§ **PROVIDED DATA**:
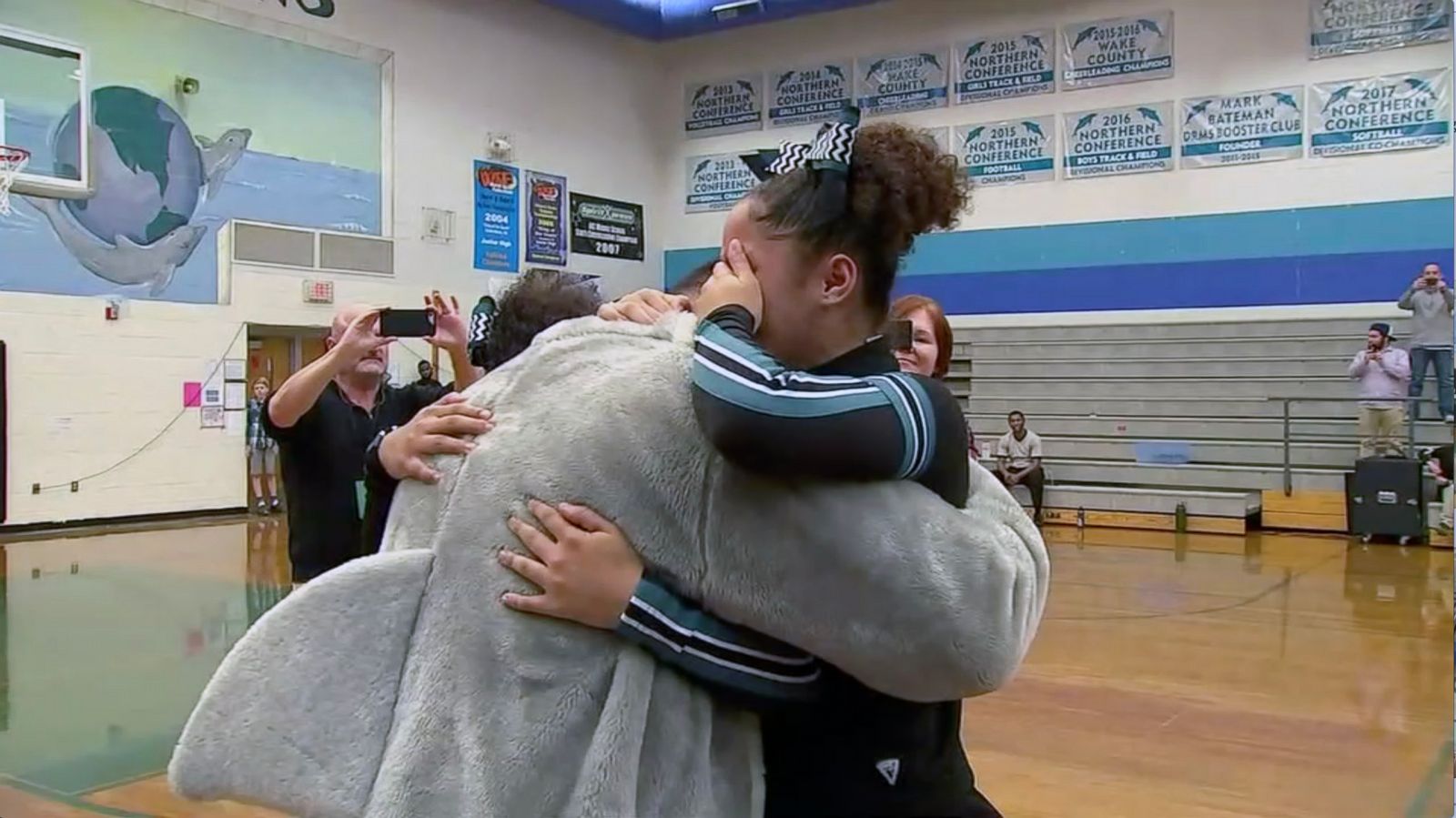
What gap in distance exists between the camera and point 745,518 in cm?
100

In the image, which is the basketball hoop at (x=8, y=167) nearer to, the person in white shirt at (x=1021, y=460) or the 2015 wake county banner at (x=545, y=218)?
the 2015 wake county banner at (x=545, y=218)

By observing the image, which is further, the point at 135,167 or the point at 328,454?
the point at 135,167

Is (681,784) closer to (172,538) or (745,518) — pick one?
(745,518)

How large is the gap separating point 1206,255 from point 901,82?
4.15 metres

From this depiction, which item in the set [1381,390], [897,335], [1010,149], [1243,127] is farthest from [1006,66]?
[897,335]

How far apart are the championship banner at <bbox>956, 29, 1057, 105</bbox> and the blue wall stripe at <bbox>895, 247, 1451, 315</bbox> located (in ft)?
6.73

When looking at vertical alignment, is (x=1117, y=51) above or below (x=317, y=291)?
above

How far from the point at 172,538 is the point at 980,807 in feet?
32.3

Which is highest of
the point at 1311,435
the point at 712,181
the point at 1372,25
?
the point at 1372,25

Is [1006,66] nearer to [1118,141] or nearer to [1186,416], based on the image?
[1118,141]

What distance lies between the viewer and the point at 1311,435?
449 inches

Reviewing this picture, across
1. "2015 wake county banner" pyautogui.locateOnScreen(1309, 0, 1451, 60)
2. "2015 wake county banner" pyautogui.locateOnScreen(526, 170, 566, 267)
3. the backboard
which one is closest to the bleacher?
"2015 wake county banner" pyautogui.locateOnScreen(1309, 0, 1451, 60)

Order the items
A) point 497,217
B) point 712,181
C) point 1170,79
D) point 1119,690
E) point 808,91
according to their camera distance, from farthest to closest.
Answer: point 712,181 < point 808,91 < point 497,217 < point 1170,79 < point 1119,690

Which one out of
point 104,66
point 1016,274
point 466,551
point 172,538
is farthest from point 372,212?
point 466,551
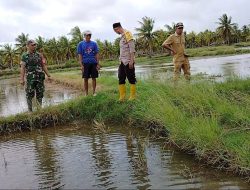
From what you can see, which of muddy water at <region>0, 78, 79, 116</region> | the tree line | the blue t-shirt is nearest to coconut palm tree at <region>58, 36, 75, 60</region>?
the tree line

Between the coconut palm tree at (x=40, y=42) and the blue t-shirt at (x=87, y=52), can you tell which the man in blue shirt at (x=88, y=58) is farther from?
the coconut palm tree at (x=40, y=42)

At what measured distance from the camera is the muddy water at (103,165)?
13.8ft

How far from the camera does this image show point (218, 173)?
14.2 ft

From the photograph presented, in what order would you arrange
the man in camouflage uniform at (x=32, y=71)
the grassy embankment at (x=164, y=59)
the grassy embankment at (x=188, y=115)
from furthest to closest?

§ **WHAT THE EXERCISE ASKS**:
Rewrite these lines with "grassy embankment" swapped for "grassy slope" everywhere, changing nothing else, and leave out the pictures.

§ **RESPONSE TO THE TASK**:
What gap in distance exists between the camera and point 745,518 in cm?
100

In the image, which is the basketball hoop at (x=8, y=167) nearer to, the person in white shirt at (x=1021, y=460) or the 2015 wake county banner at (x=545, y=218)?
the 2015 wake county banner at (x=545, y=218)

By observing the image, which is further, the point at 135,167 or the point at 328,454?
the point at 135,167

Is (681,784) closer to (172,538) or (745,518) — pick one?
(745,518)

How large is the gap separating point 1206,255 from point 901,82?
4.15 metres

From this depiction, which item in the set [1381,390], [897,335], [1010,149], [1243,127] is farthest from [1006,66]?
[897,335]

How far apart are the championship banner at <bbox>956, 29, 1057, 105</bbox> and the blue wall stripe at <bbox>895, 247, 1451, 315</bbox> located (in ft)?
6.73

When looking at vertical alignment, is (x=1117, y=51) above or below (x=317, y=291)?
above

How far from the point at 172,538 is the point at 980,807 in feet?
32.3

Which is highest of
the point at 1311,435
the point at 712,181
the point at 1372,25
?
the point at 1372,25

Is [1006,66] nearer to [1118,141] or nearer to [1186,416], based on the image?
[1118,141]

What distance lies between the viewer and the point at 1311,435?
449 inches

Reviewing this picture, across
1. "2015 wake county banner" pyautogui.locateOnScreen(1309, 0, 1451, 60)
2. "2015 wake county banner" pyautogui.locateOnScreen(526, 170, 566, 267)
3. the backboard
which one is closest to the bleacher?
"2015 wake county banner" pyautogui.locateOnScreen(1309, 0, 1451, 60)

Order the items
A) point 497,217
B) point 712,181
C) point 1170,79
D) point 1119,690
E) point 808,91
according to their camera distance, from farthest to closest.
Answer: point 712,181 < point 808,91 < point 497,217 < point 1170,79 < point 1119,690

Which one out of
point 104,66
point 1016,274
point 466,551
point 172,538
is farthest from point 372,212?
point 466,551
From what you can see, which of muddy water at <region>0, 78, 79, 116</region> | the tree line | the blue t-shirt is nearest to coconut palm tree at <region>58, 36, 75, 60</region>?
the tree line

Between the coconut palm tree at (x=40, y=42) and the blue t-shirt at (x=87, y=52), can you tell which the man in blue shirt at (x=88, y=58) is farther from?
the coconut palm tree at (x=40, y=42)

At what measured distance from the camera is the muddy water at (103,165)?
13.8ft

How far from the camera does this image show point (218, 173)?
14.2 ft

From the photograph presented, in what order would you arrange
the man in camouflage uniform at (x=32, y=71)
the grassy slope at (x=164, y=59)
the grassy slope at (x=188, y=115)
from furthest to closest?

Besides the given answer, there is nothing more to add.